Retype all material exactly. Pictures stay out of the copy.
:: Given information ::
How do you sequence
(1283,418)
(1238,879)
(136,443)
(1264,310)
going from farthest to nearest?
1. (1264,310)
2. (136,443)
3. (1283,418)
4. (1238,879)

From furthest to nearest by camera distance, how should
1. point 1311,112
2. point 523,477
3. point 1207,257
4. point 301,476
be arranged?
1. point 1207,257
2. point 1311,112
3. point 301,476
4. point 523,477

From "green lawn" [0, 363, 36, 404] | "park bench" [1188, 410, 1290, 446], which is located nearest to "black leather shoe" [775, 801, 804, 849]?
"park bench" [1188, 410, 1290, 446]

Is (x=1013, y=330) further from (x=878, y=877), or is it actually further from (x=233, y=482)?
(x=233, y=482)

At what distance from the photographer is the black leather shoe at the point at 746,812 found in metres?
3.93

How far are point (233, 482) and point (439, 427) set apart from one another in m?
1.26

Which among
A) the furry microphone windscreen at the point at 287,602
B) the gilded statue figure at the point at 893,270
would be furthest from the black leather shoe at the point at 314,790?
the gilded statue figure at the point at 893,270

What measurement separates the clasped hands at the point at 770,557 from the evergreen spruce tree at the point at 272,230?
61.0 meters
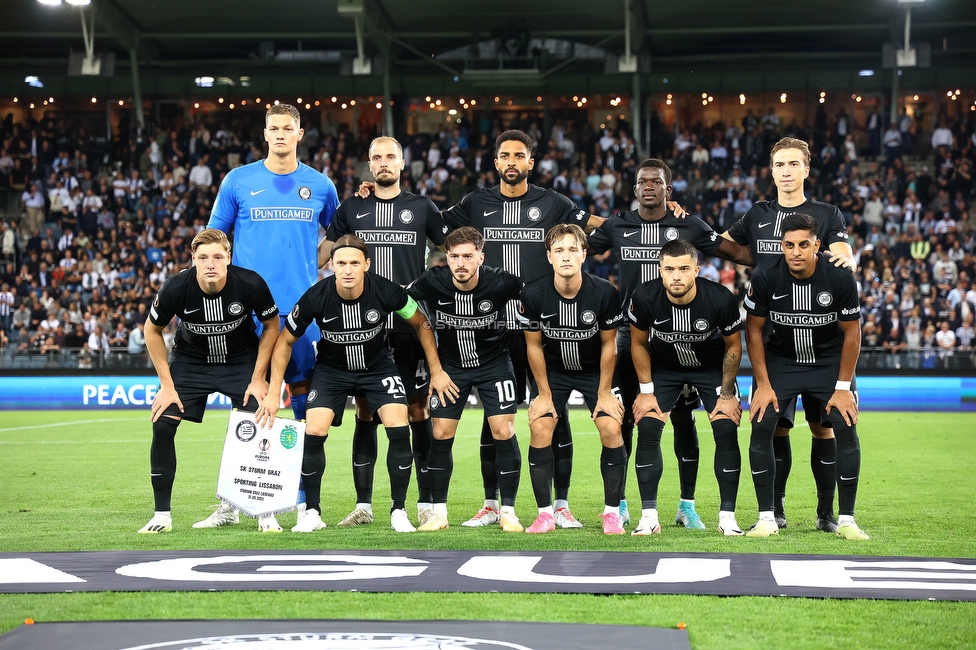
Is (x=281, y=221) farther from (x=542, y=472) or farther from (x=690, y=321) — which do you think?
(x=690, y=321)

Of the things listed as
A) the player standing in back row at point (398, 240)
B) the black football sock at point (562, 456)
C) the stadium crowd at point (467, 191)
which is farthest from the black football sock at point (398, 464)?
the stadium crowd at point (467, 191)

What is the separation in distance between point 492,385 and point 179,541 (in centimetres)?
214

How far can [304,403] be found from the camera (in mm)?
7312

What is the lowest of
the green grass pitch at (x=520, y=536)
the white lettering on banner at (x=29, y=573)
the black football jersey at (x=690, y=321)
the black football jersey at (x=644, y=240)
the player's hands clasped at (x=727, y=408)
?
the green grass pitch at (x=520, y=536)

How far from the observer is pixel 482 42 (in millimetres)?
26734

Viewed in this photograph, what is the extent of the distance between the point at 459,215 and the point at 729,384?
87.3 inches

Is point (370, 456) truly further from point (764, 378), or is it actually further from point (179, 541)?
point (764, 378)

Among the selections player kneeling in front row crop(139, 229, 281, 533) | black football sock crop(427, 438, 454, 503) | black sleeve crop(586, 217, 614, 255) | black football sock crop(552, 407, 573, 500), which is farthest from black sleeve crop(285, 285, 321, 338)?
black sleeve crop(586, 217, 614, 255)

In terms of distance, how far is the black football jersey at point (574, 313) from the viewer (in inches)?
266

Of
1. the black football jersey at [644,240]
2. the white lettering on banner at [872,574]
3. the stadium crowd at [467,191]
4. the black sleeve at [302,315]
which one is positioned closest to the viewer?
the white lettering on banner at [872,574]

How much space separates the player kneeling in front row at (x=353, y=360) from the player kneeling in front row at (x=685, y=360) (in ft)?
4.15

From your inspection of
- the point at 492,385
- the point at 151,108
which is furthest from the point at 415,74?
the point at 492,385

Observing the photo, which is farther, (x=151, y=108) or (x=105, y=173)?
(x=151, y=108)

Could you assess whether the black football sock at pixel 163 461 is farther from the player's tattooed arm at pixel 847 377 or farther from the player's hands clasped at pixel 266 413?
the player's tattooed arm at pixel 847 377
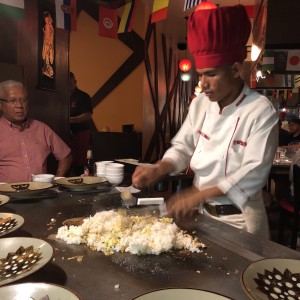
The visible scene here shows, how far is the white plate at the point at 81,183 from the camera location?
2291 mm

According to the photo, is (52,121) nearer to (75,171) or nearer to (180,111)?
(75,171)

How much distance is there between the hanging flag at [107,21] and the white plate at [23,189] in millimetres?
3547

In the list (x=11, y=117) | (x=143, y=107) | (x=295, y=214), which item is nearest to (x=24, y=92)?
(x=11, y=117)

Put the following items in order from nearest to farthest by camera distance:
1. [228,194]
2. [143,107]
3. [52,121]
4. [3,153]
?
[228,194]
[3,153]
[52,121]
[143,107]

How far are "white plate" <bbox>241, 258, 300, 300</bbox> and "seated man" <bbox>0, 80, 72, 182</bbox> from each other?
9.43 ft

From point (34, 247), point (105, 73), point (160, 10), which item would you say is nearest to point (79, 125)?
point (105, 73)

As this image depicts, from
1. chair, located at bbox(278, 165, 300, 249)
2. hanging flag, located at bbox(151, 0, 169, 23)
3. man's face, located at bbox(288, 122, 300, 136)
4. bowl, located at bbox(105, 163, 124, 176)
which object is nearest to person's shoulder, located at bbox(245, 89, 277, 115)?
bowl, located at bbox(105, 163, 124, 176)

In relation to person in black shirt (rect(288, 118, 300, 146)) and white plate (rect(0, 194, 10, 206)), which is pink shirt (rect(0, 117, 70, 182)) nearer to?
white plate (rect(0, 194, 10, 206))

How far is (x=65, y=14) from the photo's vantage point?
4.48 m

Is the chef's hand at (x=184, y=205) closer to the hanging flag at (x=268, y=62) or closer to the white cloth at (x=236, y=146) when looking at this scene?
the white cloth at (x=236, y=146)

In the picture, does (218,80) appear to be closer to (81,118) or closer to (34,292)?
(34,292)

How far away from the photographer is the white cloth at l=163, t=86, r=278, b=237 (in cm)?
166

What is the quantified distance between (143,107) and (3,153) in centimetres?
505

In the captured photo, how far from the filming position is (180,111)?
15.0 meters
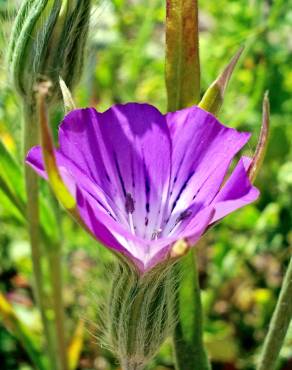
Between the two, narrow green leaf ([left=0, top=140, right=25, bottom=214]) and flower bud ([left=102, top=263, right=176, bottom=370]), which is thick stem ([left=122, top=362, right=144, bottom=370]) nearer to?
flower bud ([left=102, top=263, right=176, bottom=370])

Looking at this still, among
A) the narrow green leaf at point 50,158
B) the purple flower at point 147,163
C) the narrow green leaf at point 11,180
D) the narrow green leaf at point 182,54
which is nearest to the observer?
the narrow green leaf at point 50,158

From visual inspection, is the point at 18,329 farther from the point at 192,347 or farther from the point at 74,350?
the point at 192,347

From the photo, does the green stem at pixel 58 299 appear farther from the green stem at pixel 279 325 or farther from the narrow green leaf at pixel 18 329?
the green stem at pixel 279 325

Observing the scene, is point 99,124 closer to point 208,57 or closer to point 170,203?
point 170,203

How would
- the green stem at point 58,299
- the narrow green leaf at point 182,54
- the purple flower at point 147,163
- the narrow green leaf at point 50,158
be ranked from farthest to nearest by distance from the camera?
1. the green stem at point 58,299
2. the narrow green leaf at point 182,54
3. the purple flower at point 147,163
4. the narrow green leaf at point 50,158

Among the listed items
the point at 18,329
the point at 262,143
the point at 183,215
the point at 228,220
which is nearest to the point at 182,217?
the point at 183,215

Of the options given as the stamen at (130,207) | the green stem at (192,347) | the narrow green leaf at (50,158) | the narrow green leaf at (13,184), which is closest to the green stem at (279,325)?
:::
▶ _Output_:
How do you sequence
(1283,418)
(1238,879)
(136,443)
(1264,310)
going from farthest to nearest?
1. (1264,310)
2. (136,443)
3. (1283,418)
4. (1238,879)

From furthest to nearest by camera distance, how should
1. point 1311,112
2. point 523,477
3. point 1207,257
4. point 301,476
be arranged?
1. point 1207,257
2. point 1311,112
3. point 301,476
4. point 523,477

From "green lawn" [0, 363, 36, 404] | "park bench" [1188, 410, 1290, 446], which is located nearest to "black leather shoe" [775, 801, 804, 849]?
"park bench" [1188, 410, 1290, 446]

Is (x=1013, y=330) further from (x=878, y=877), or is it actually further from (x=233, y=482)?
(x=233, y=482)

At what distance from the photographer is the black leather shoe at the point at 746,812 found in metres?
3.93

How far are point (233, 482) and point (439, 427) set apart from one another in m?
1.26

Which among
A) the furry microphone windscreen at the point at 287,602
B) the gilded statue figure at the point at 893,270
would be furthest from the black leather shoe at the point at 314,790?
the gilded statue figure at the point at 893,270

What measurement separates the clasped hands at the point at 770,557 from the evergreen spruce tree at the point at 272,230?
61.0 meters
Is (x=281, y=221) farther from (x=542, y=472) or farther from (x=690, y=321) — which do you think?
(x=690, y=321)

Of the things listed as
A) the player standing in back row at point (398, 240)
B) the black football sock at point (562, 456)
C) the stadium crowd at point (467, 191)
which is farthest from the black football sock at point (398, 464)?
the stadium crowd at point (467, 191)

What is the separation in distance between point 492,385 and point 179,541 (in centimetres)?
214

How far can [304,403] be found from the camera (in mm)?
7312

What is the lowest of
the green grass pitch at (x=520, y=536)
the white lettering on banner at (x=29, y=573)
the black football jersey at (x=690, y=321)
the black football jersey at (x=644, y=240)
the player's hands clasped at (x=727, y=408)
?
the green grass pitch at (x=520, y=536)

How far from the observer is pixel 482 42 (in millimetres)?
26734

Viewed in this photograph, what is the extent of the distance between the point at 459,215 and the point at 729,384?
87.3 inches

Is point (370, 456) truly further from point (764, 378), or is it actually further from point (179, 541)?
point (764, 378)

Among the selections player kneeling in front row crop(139, 229, 281, 533) | black football sock crop(427, 438, 454, 503) | black sleeve crop(586, 217, 614, 255) | black football sock crop(552, 407, 573, 500), which is farthest from black sleeve crop(285, 285, 321, 338)?
black sleeve crop(586, 217, 614, 255)

In terms of distance, how far is the black football jersey at point (574, 313) from the viewer (in inches)?
266

Of
1. the black football jersey at [644,240]
2. the white lettering on banner at [872,574]
3. the stadium crowd at [467,191]
4. the black sleeve at [302,315]
which one is positioned closest to the viewer?
the white lettering on banner at [872,574]

How much space separates the player kneeling in front row at (x=353, y=360) from the player kneeling in front row at (x=685, y=360) (in ft)?
4.15

From your inspection of
- the point at 492,385
- the point at 151,108
which is furthest from the point at 415,74?
the point at 492,385

Observing the photo, which is farther, (x=151, y=108) or (x=105, y=173)?
(x=151, y=108)

Could you assess whether the black football sock at pixel 163 461 is farther from the player's tattooed arm at pixel 847 377 or farther from the player's hands clasped at pixel 266 413?
the player's tattooed arm at pixel 847 377
The visible scene here shows, how far is the white plate at the point at 81,183 from the camera location?
2291 mm

According to the photo, is (52,121) nearer to (75,171) or nearer to (180,111)?
(75,171)

How much distance is there between the hanging flag at [107,21] and the white plate at [23,189] in millimetres?
3547

In the list (x=11, y=117) | (x=143, y=107) | (x=295, y=214), which item is nearest to (x=24, y=92)?
(x=11, y=117)

Put the following items in order from nearest to farthest by camera distance:
1. [228,194]
2. [143,107]
3. [52,121]
4. [3,153]
?
[228,194]
[3,153]
[52,121]
[143,107]

How far are "white plate" <bbox>241, 258, 300, 300</bbox> and "seated man" <bbox>0, 80, 72, 182</bbox> from each other?
9.43 ft

From point (34, 247), point (105, 73), point (160, 10), which item would you say is nearest to point (79, 125)?
point (105, 73)

As this image depicts, from
1. chair, located at bbox(278, 165, 300, 249)
2. hanging flag, located at bbox(151, 0, 169, 23)
3. man's face, located at bbox(288, 122, 300, 136)
4. bowl, located at bbox(105, 163, 124, 176)
which object is nearest to person's shoulder, located at bbox(245, 89, 277, 115)?
bowl, located at bbox(105, 163, 124, 176)

In relation to person in black shirt (rect(288, 118, 300, 146)) and white plate (rect(0, 194, 10, 206)), which is pink shirt (rect(0, 117, 70, 182)) nearer to?
white plate (rect(0, 194, 10, 206))

How far is (x=65, y=14) from the photo's vantage point?
4.48 m

Is the chef's hand at (x=184, y=205) closer to the hanging flag at (x=268, y=62) or closer to the white cloth at (x=236, y=146) when looking at this scene?
the white cloth at (x=236, y=146)

In the picture, does (218,80) appear to be closer to (81,118) or closer to (34,292)?
(34,292)

How far away from the photographer is the white cloth at l=163, t=86, r=278, b=237 (in cm)?
166

What is the quantified distance between (143,107) and (3,153) in centimetres?
505

In the captured photo, how far from the filming position is (180,111)?
15.0 meters
Between the two, narrow green leaf ([left=0, top=140, right=25, bottom=214]) and flower bud ([left=102, top=263, right=176, bottom=370]), which is thick stem ([left=122, top=362, right=144, bottom=370]) nearer to?
flower bud ([left=102, top=263, right=176, bottom=370])

Looking at this still, among
A) the narrow green leaf at point 50,158
B) the purple flower at point 147,163
C) the narrow green leaf at point 11,180
D) the narrow green leaf at point 182,54
which is nearest to the observer?
the narrow green leaf at point 50,158

From visual inspection, is the point at 18,329 farther from the point at 192,347 or farther from the point at 74,350?
the point at 192,347

From the photo, does the green stem at pixel 58 299 appear farther from the green stem at pixel 279 325 or farther from the narrow green leaf at pixel 18 329?
the green stem at pixel 279 325

Observing the scene, is point 99,124 closer to point 208,57 or closer to point 170,203?
point 170,203

How would
- the green stem at point 58,299
- the narrow green leaf at point 182,54
- the purple flower at point 147,163
- the narrow green leaf at point 50,158
be ranked from farthest to nearest by distance from the camera?
1. the green stem at point 58,299
2. the narrow green leaf at point 182,54
3. the purple flower at point 147,163
4. the narrow green leaf at point 50,158

Among the listed items
the point at 18,329
the point at 262,143
the point at 183,215
the point at 228,220
which is nearest to the point at 182,217?
the point at 183,215

Of the options given as the stamen at (130,207) | the green stem at (192,347) | the narrow green leaf at (50,158) | the narrow green leaf at (13,184), which is closest to the green stem at (279,325)?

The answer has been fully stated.